** begin Source passage **

When providing parameter values for pipelines that have scopes, they can be provided either as a dictionary for the scope, or by using the f'{scope}.{name}' notation. For example, a Pipeline instance with scope “foo” and “bar”, the parameters can be provided as: pipeline(output_name, foo=dict(a=1, b=2), bar=dict(a=3, b=4)) or pipeline(output_name, **{"foo.a": 1, "foo.b": 2, "bar.a": 3, "bar.b": 4}).
default_resources (dict[str, Any] | None) – Default resources to use for the pipeline functions. If None, the resources are not set. Either a dict or a pipefunc.resources.Resources instance can be provided. If provided, the resources in the PipeFunc instances are updated with the default resources.
name (str | None) – A name for the pipeline. If provided, it will be used to generate e.g., docs and MCP server descriptions.
description (str | None) – A description of the pipeline. If provided, it will be used to generate e.g., docs and MCP server descriptions.

** end Source passage **

> _Written problem A_: Print the pipeline documentation from "When providing parameter" up to and including "the default resources.", reproducing every word without change.
> _Written problem B_: In the pipeline documentation, what happens to the resources when default_resources is None?
> _Written problem C_: Pick up the pipeline documentation after its final sentence and continue it in the same style.
The data after this point is not needed.

** begin Data extract **

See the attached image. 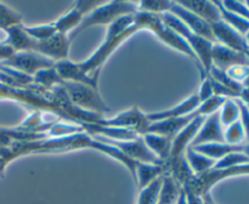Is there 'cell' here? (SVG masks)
<instances>
[{
	"mask_svg": "<svg viewBox=\"0 0 249 204\" xmlns=\"http://www.w3.org/2000/svg\"><path fill=\"white\" fill-rule=\"evenodd\" d=\"M160 22H162L160 16L158 15H151L141 11L119 17L108 26L106 38L100 48L87 61L78 63L80 70L84 74H91L96 70H101L102 63L123 41H125L141 29L155 33L156 29L160 27Z\"/></svg>",
	"mask_w": 249,
	"mask_h": 204,
	"instance_id": "1",
	"label": "cell"
},
{
	"mask_svg": "<svg viewBox=\"0 0 249 204\" xmlns=\"http://www.w3.org/2000/svg\"><path fill=\"white\" fill-rule=\"evenodd\" d=\"M138 12V2L131 1H111V2H101L99 6L89 12L87 16L83 18L79 26L71 32L68 36V40H74L75 36L79 35L85 29L94 26H109L113 23L119 17L125 16V15L135 14Z\"/></svg>",
	"mask_w": 249,
	"mask_h": 204,
	"instance_id": "2",
	"label": "cell"
},
{
	"mask_svg": "<svg viewBox=\"0 0 249 204\" xmlns=\"http://www.w3.org/2000/svg\"><path fill=\"white\" fill-rule=\"evenodd\" d=\"M61 85L65 89L71 103L77 108L99 116H105L109 112V107L101 99L99 89L96 87L66 80H62Z\"/></svg>",
	"mask_w": 249,
	"mask_h": 204,
	"instance_id": "3",
	"label": "cell"
},
{
	"mask_svg": "<svg viewBox=\"0 0 249 204\" xmlns=\"http://www.w3.org/2000/svg\"><path fill=\"white\" fill-rule=\"evenodd\" d=\"M240 175H249V164L238 165L233 168H225V169H216L212 168L208 171L203 174L195 175L191 181L185 185L182 188L196 193L197 196L204 197L209 193L212 187L223 180L229 179L232 176H240Z\"/></svg>",
	"mask_w": 249,
	"mask_h": 204,
	"instance_id": "4",
	"label": "cell"
},
{
	"mask_svg": "<svg viewBox=\"0 0 249 204\" xmlns=\"http://www.w3.org/2000/svg\"><path fill=\"white\" fill-rule=\"evenodd\" d=\"M95 140L99 142L106 143V145L112 146V147L117 148L119 152L123 153L125 157L129 159L134 160L136 163H146V164H163L155 154L150 151V148L146 146L143 142L142 136H138L131 140H114V138L105 137L102 135H92Z\"/></svg>",
	"mask_w": 249,
	"mask_h": 204,
	"instance_id": "5",
	"label": "cell"
},
{
	"mask_svg": "<svg viewBox=\"0 0 249 204\" xmlns=\"http://www.w3.org/2000/svg\"><path fill=\"white\" fill-rule=\"evenodd\" d=\"M55 63L50 58L33 51H16L11 57L0 62V65L33 77L39 70L53 67Z\"/></svg>",
	"mask_w": 249,
	"mask_h": 204,
	"instance_id": "6",
	"label": "cell"
},
{
	"mask_svg": "<svg viewBox=\"0 0 249 204\" xmlns=\"http://www.w3.org/2000/svg\"><path fill=\"white\" fill-rule=\"evenodd\" d=\"M148 125H150V121L146 118V114H143L138 107H133L128 111L122 112L116 117L105 118L104 120V126L106 128L124 129V130L136 133L138 135H143Z\"/></svg>",
	"mask_w": 249,
	"mask_h": 204,
	"instance_id": "7",
	"label": "cell"
},
{
	"mask_svg": "<svg viewBox=\"0 0 249 204\" xmlns=\"http://www.w3.org/2000/svg\"><path fill=\"white\" fill-rule=\"evenodd\" d=\"M211 27L215 43L221 44V45L226 46V48L231 49L233 51L243 53L249 58V45L242 34L235 31L232 27L225 23L223 19L215 22V23H212Z\"/></svg>",
	"mask_w": 249,
	"mask_h": 204,
	"instance_id": "8",
	"label": "cell"
},
{
	"mask_svg": "<svg viewBox=\"0 0 249 204\" xmlns=\"http://www.w3.org/2000/svg\"><path fill=\"white\" fill-rule=\"evenodd\" d=\"M169 12L174 15V16H177L194 34L201 36V38L207 39V40H211L213 41V43H215L213 32H212L211 23H208V22H206L204 19H202L201 17H198L197 15L192 14L191 11L185 9V7L181 6L178 1H172Z\"/></svg>",
	"mask_w": 249,
	"mask_h": 204,
	"instance_id": "9",
	"label": "cell"
},
{
	"mask_svg": "<svg viewBox=\"0 0 249 204\" xmlns=\"http://www.w3.org/2000/svg\"><path fill=\"white\" fill-rule=\"evenodd\" d=\"M70 44L71 41L68 40V36L66 34L57 33L51 36L50 39L36 41L34 52L40 53V55L53 60V62H58V61L68 60Z\"/></svg>",
	"mask_w": 249,
	"mask_h": 204,
	"instance_id": "10",
	"label": "cell"
},
{
	"mask_svg": "<svg viewBox=\"0 0 249 204\" xmlns=\"http://www.w3.org/2000/svg\"><path fill=\"white\" fill-rule=\"evenodd\" d=\"M101 2L99 1H77L67 14L60 17L56 22H53L56 27V31L58 33H62L67 35V33H71V32L74 31L79 26L80 22L83 21V18L91 10L99 6Z\"/></svg>",
	"mask_w": 249,
	"mask_h": 204,
	"instance_id": "11",
	"label": "cell"
},
{
	"mask_svg": "<svg viewBox=\"0 0 249 204\" xmlns=\"http://www.w3.org/2000/svg\"><path fill=\"white\" fill-rule=\"evenodd\" d=\"M204 143H225L224 140V126L221 125L219 111L206 117L198 133L191 142V147Z\"/></svg>",
	"mask_w": 249,
	"mask_h": 204,
	"instance_id": "12",
	"label": "cell"
},
{
	"mask_svg": "<svg viewBox=\"0 0 249 204\" xmlns=\"http://www.w3.org/2000/svg\"><path fill=\"white\" fill-rule=\"evenodd\" d=\"M55 69L58 73L60 78L66 82H74L80 83V84L89 85L91 87H96L99 84V75L101 70H96V72L91 73V74H84L80 70L78 63L71 62L70 60L58 61L55 63Z\"/></svg>",
	"mask_w": 249,
	"mask_h": 204,
	"instance_id": "13",
	"label": "cell"
},
{
	"mask_svg": "<svg viewBox=\"0 0 249 204\" xmlns=\"http://www.w3.org/2000/svg\"><path fill=\"white\" fill-rule=\"evenodd\" d=\"M212 63L213 67L220 70H228L229 68L235 66H248L249 58L243 53L233 51L219 43H214L212 51Z\"/></svg>",
	"mask_w": 249,
	"mask_h": 204,
	"instance_id": "14",
	"label": "cell"
},
{
	"mask_svg": "<svg viewBox=\"0 0 249 204\" xmlns=\"http://www.w3.org/2000/svg\"><path fill=\"white\" fill-rule=\"evenodd\" d=\"M206 117L201 116L192 120L185 129H182L172 141V148H170V154L168 159H177V158L184 157L187 147L191 146L192 140L195 138L196 134L201 129Z\"/></svg>",
	"mask_w": 249,
	"mask_h": 204,
	"instance_id": "15",
	"label": "cell"
},
{
	"mask_svg": "<svg viewBox=\"0 0 249 204\" xmlns=\"http://www.w3.org/2000/svg\"><path fill=\"white\" fill-rule=\"evenodd\" d=\"M199 104H201V101H199L198 95L195 94L192 95V96L187 97L185 101L178 103L177 106L172 107V108L146 114V118H147V120L150 121V123H153V121L165 120V119L179 118V117L187 116V114L195 112L197 108H198Z\"/></svg>",
	"mask_w": 249,
	"mask_h": 204,
	"instance_id": "16",
	"label": "cell"
},
{
	"mask_svg": "<svg viewBox=\"0 0 249 204\" xmlns=\"http://www.w3.org/2000/svg\"><path fill=\"white\" fill-rule=\"evenodd\" d=\"M181 6L197 15L208 23H215L221 21V15L215 1H206V0H184L178 1Z\"/></svg>",
	"mask_w": 249,
	"mask_h": 204,
	"instance_id": "17",
	"label": "cell"
},
{
	"mask_svg": "<svg viewBox=\"0 0 249 204\" xmlns=\"http://www.w3.org/2000/svg\"><path fill=\"white\" fill-rule=\"evenodd\" d=\"M141 136H142V140L146 143V146L150 148L151 152L160 162L164 163L169 158L173 138L163 135H157V134H143Z\"/></svg>",
	"mask_w": 249,
	"mask_h": 204,
	"instance_id": "18",
	"label": "cell"
},
{
	"mask_svg": "<svg viewBox=\"0 0 249 204\" xmlns=\"http://www.w3.org/2000/svg\"><path fill=\"white\" fill-rule=\"evenodd\" d=\"M164 174L163 164H146V163H139L136 167L135 182L138 184L139 189L143 188L147 185H150L153 180L162 176Z\"/></svg>",
	"mask_w": 249,
	"mask_h": 204,
	"instance_id": "19",
	"label": "cell"
},
{
	"mask_svg": "<svg viewBox=\"0 0 249 204\" xmlns=\"http://www.w3.org/2000/svg\"><path fill=\"white\" fill-rule=\"evenodd\" d=\"M185 157H186L187 163H189L190 168H191V170L194 171L195 175H199L208 171V170H211L216 163V160L212 159V158L207 157V155L195 151L191 146L187 147L186 152H185Z\"/></svg>",
	"mask_w": 249,
	"mask_h": 204,
	"instance_id": "20",
	"label": "cell"
},
{
	"mask_svg": "<svg viewBox=\"0 0 249 204\" xmlns=\"http://www.w3.org/2000/svg\"><path fill=\"white\" fill-rule=\"evenodd\" d=\"M34 84L38 86L44 87L46 90H51L53 87L57 86L62 83V79L60 78L58 73L56 72L55 67L45 68V69L39 70L38 73L33 75Z\"/></svg>",
	"mask_w": 249,
	"mask_h": 204,
	"instance_id": "21",
	"label": "cell"
},
{
	"mask_svg": "<svg viewBox=\"0 0 249 204\" xmlns=\"http://www.w3.org/2000/svg\"><path fill=\"white\" fill-rule=\"evenodd\" d=\"M215 2L219 7V11H220L221 19H223L225 23H228L230 27H232L235 31H237L238 33L242 34V35L245 36L246 34H247V32L249 31V19L243 18V17L238 16V15H235L232 14V12L225 10L223 7V5L220 4V1Z\"/></svg>",
	"mask_w": 249,
	"mask_h": 204,
	"instance_id": "22",
	"label": "cell"
},
{
	"mask_svg": "<svg viewBox=\"0 0 249 204\" xmlns=\"http://www.w3.org/2000/svg\"><path fill=\"white\" fill-rule=\"evenodd\" d=\"M164 175V174H163ZM163 175L153 180L150 185L140 189L138 198V204H158L160 187L163 184Z\"/></svg>",
	"mask_w": 249,
	"mask_h": 204,
	"instance_id": "23",
	"label": "cell"
},
{
	"mask_svg": "<svg viewBox=\"0 0 249 204\" xmlns=\"http://www.w3.org/2000/svg\"><path fill=\"white\" fill-rule=\"evenodd\" d=\"M219 117H220L221 125L224 128L229 126L230 124L240 120V108L236 99H226L223 106L219 109Z\"/></svg>",
	"mask_w": 249,
	"mask_h": 204,
	"instance_id": "24",
	"label": "cell"
},
{
	"mask_svg": "<svg viewBox=\"0 0 249 204\" xmlns=\"http://www.w3.org/2000/svg\"><path fill=\"white\" fill-rule=\"evenodd\" d=\"M224 140L228 145H242L246 143V135L240 120L224 128Z\"/></svg>",
	"mask_w": 249,
	"mask_h": 204,
	"instance_id": "25",
	"label": "cell"
},
{
	"mask_svg": "<svg viewBox=\"0 0 249 204\" xmlns=\"http://www.w3.org/2000/svg\"><path fill=\"white\" fill-rule=\"evenodd\" d=\"M170 5H172V1H167V0H143V1L138 2V11L160 16L164 12L169 11Z\"/></svg>",
	"mask_w": 249,
	"mask_h": 204,
	"instance_id": "26",
	"label": "cell"
},
{
	"mask_svg": "<svg viewBox=\"0 0 249 204\" xmlns=\"http://www.w3.org/2000/svg\"><path fill=\"white\" fill-rule=\"evenodd\" d=\"M24 32L28 34L31 38L34 40L41 41L50 39L58 32L56 31L55 23H49V24H40V26H32V27H24Z\"/></svg>",
	"mask_w": 249,
	"mask_h": 204,
	"instance_id": "27",
	"label": "cell"
},
{
	"mask_svg": "<svg viewBox=\"0 0 249 204\" xmlns=\"http://www.w3.org/2000/svg\"><path fill=\"white\" fill-rule=\"evenodd\" d=\"M249 164V157L243 152H232L226 154L225 157L216 160L215 165L213 168L216 169H225V168H233L238 165Z\"/></svg>",
	"mask_w": 249,
	"mask_h": 204,
	"instance_id": "28",
	"label": "cell"
},
{
	"mask_svg": "<svg viewBox=\"0 0 249 204\" xmlns=\"http://www.w3.org/2000/svg\"><path fill=\"white\" fill-rule=\"evenodd\" d=\"M21 16L10 10L9 7L0 4V29L6 31L7 28L21 24Z\"/></svg>",
	"mask_w": 249,
	"mask_h": 204,
	"instance_id": "29",
	"label": "cell"
},
{
	"mask_svg": "<svg viewBox=\"0 0 249 204\" xmlns=\"http://www.w3.org/2000/svg\"><path fill=\"white\" fill-rule=\"evenodd\" d=\"M223 7L228 11L232 12V14L238 15V16L243 17V18L249 19V9L247 4L241 1H233V0H226V1H220Z\"/></svg>",
	"mask_w": 249,
	"mask_h": 204,
	"instance_id": "30",
	"label": "cell"
},
{
	"mask_svg": "<svg viewBox=\"0 0 249 204\" xmlns=\"http://www.w3.org/2000/svg\"><path fill=\"white\" fill-rule=\"evenodd\" d=\"M236 101H237L238 108H240V121L245 130L246 143H249V109L247 104L243 103L240 99H236Z\"/></svg>",
	"mask_w": 249,
	"mask_h": 204,
	"instance_id": "31",
	"label": "cell"
},
{
	"mask_svg": "<svg viewBox=\"0 0 249 204\" xmlns=\"http://www.w3.org/2000/svg\"><path fill=\"white\" fill-rule=\"evenodd\" d=\"M225 72L231 79H233L235 82H237L238 84L242 85V83L245 82L246 77L248 75L249 67L248 66H235V67L229 68V69L225 70Z\"/></svg>",
	"mask_w": 249,
	"mask_h": 204,
	"instance_id": "32",
	"label": "cell"
},
{
	"mask_svg": "<svg viewBox=\"0 0 249 204\" xmlns=\"http://www.w3.org/2000/svg\"><path fill=\"white\" fill-rule=\"evenodd\" d=\"M197 95H198L201 103L214 96L213 87H212V82L209 79V77H206L204 79H202L201 87H199V91L197 92Z\"/></svg>",
	"mask_w": 249,
	"mask_h": 204,
	"instance_id": "33",
	"label": "cell"
},
{
	"mask_svg": "<svg viewBox=\"0 0 249 204\" xmlns=\"http://www.w3.org/2000/svg\"><path fill=\"white\" fill-rule=\"evenodd\" d=\"M14 53V49L10 48V46L7 45V44H5L4 41H0V61H1V62L7 60L9 57H11Z\"/></svg>",
	"mask_w": 249,
	"mask_h": 204,
	"instance_id": "34",
	"label": "cell"
},
{
	"mask_svg": "<svg viewBox=\"0 0 249 204\" xmlns=\"http://www.w3.org/2000/svg\"><path fill=\"white\" fill-rule=\"evenodd\" d=\"M177 204H187L186 196H185V192H184V189H182V188H181V191H180L179 197H178Z\"/></svg>",
	"mask_w": 249,
	"mask_h": 204,
	"instance_id": "35",
	"label": "cell"
},
{
	"mask_svg": "<svg viewBox=\"0 0 249 204\" xmlns=\"http://www.w3.org/2000/svg\"><path fill=\"white\" fill-rule=\"evenodd\" d=\"M203 204H215L213 202V199H212L211 194H206V196L203 197Z\"/></svg>",
	"mask_w": 249,
	"mask_h": 204,
	"instance_id": "36",
	"label": "cell"
},
{
	"mask_svg": "<svg viewBox=\"0 0 249 204\" xmlns=\"http://www.w3.org/2000/svg\"><path fill=\"white\" fill-rule=\"evenodd\" d=\"M242 86L245 87V89H247V90H249V72H248V75L247 77H246V79H245V82L242 83Z\"/></svg>",
	"mask_w": 249,
	"mask_h": 204,
	"instance_id": "37",
	"label": "cell"
},
{
	"mask_svg": "<svg viewBox=\"0 0 249 204\" xmlns=\"http://www.w3.org/2000/svg\"><path fill=\"white\" fill-rule=\"evenodd\" d=\"M243 153L249 157V143H245V151H243Z\"/></svg>",
	"mask_w": 249,
	"mask_h": 204,
	"instance_id": "38",
	"label": "cell"
},
{
	"mask_svg": "<svg viewBox=\"0 0 249 204\" xmlns=\"http://www.w3.org/2000/svg\"><path fill=\"white\" fill-rule=\"evenodd\" d=\"M245 38H246V40H247V43H248V45H249V31L247 32V34H246V35H245Z\"/></svg>",
	"mask_w": 249,
	"mask_h": 204,
	"instance_id": "39",
	"label": "cell"
},
{
	"mask_svg": "<svg viewBox=\"0 0 249 204\" xmlns=\"http://www.w3.org/2000/svg\"><path fill=\"white\" fill-rule=\"evenodd\" d=\"M246 4H247V6H248V9H249V1H246Z\"/></svg>",
	"mask_w": 249,
	"mask_h": 204,
	"instance_id": "40",
	"label": "cell"
},
{
	"mask_svg": "<svg viewBox=\"0 0 249 204\" xmlns=\"http://www.w3.org/2000/svg\"><path fill=\"white\" fill-rule=\"evenodd\" d=\"M247 107H248V109H249V103H247Z\"/></svg>",
	"mask_w": 249,
	"mask_h": 204,
	"instance_id": "41",
	"label": "cell"
},
{
	"mask_svg": "<svg viewBox=\"0 0 249 204\" xmlns=\"http://www.w3.org/2000/svg\"><path fill=\"white\" fill-rule=\"evenodd\" d=\"M158 204H160V203H158Z\"/></svg>",
	"mask_w": 249,
	"mask_h": 204,
	"instance_id": "42",
	"label": "cell"
}]
</instances>
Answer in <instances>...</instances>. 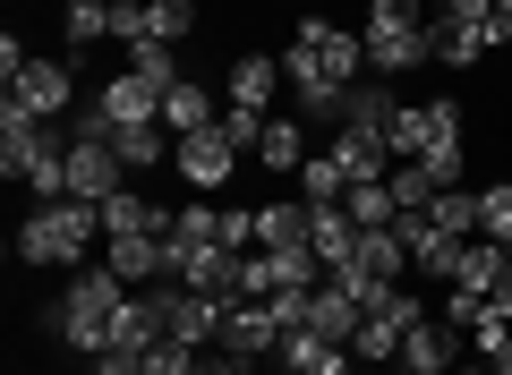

** end Data extract **

> _Expected output A_:
When providing parameter values for pipelines that have scopes, they can be provided either as a dictionary for the scope, or by using the f'{scope}.{name}' notation. For example, a Pipeline instance with scope “foo” and “bar”, the parameters can be provided as: pipeline(output_name, foo=dict(a=1, b=2), bar=dict(a=3, b=4)) or pipeline(output_name, **{"foo.a": 1, "foo.b": 2, "bar.a": 3, "bar.b": 4}).
default_resources (dict[str, Any] | None) – Default resources to use for the pipeline functions. If None, the resources are not set. Either a dict or a pipefunc.resources.Resources instance can be provided. If provided, the resources in the PipeFunc instances are updated with the default resources.

> _Expected output B_: The resources are not set.

> _Expected output C_:
Examples

Simple variant selection:

>>> @pipefunc(output_name="c", variant="add")
... def f(a, b):
...     return a + b
...
>>> @pipefunc(output_name="c", variant="sub")
... def f_alt(a, b):
...     return a - b
...
>>> @pipefunc(output_name="d")
... def g(b, c):
...     return b * c
...
>>> pipeline = VariantPipeline([f, f_alt, g], default_variant="add")
>>> pipeline_add = pipeline.with_variant()  # Uses default variant
>>> pipeline_sub = pipeline.with_variant(select="sub")
>>> pipeline_add(a=2, b=3)  # (2 + 3) * 3 = 15
15
>>> pipeline_sub(a=2, b=3)  # (2 - 3) * 3 = -3
-3

Multiple variant groups:

>>> @pipefunc(output_name="c", variant={"method": "add"})
... def f1(a, b):
...     return a + b
...
>>> @pipefunc(output_name="c", variant={"method": "sub"})
... def f2(a, b):
...     return a - b
...
>>> @pipefunc(output_name="d", variant={"analysis": "mul"})
... def g1(b, c):
...     return b * c
...
>>> @pipefunc(output_name="d", variant={"analysis": "div"})
... def g2(b, c):
...     return b / c
...
>>> pipeline = VariantPipeline(
...     [f1, f2, g1, g2],
...     default_variant={"method": "add", "analysis": "mul"}
... )
>>> # Select specific variants for each group
>>> pipeline_sub_div = pipeline.with_variant(
...     select={"method": "sub", "analysis": "div"}
... )

Notes

Functions without variants can be included in the pipeline and will be used regardless of variant selection.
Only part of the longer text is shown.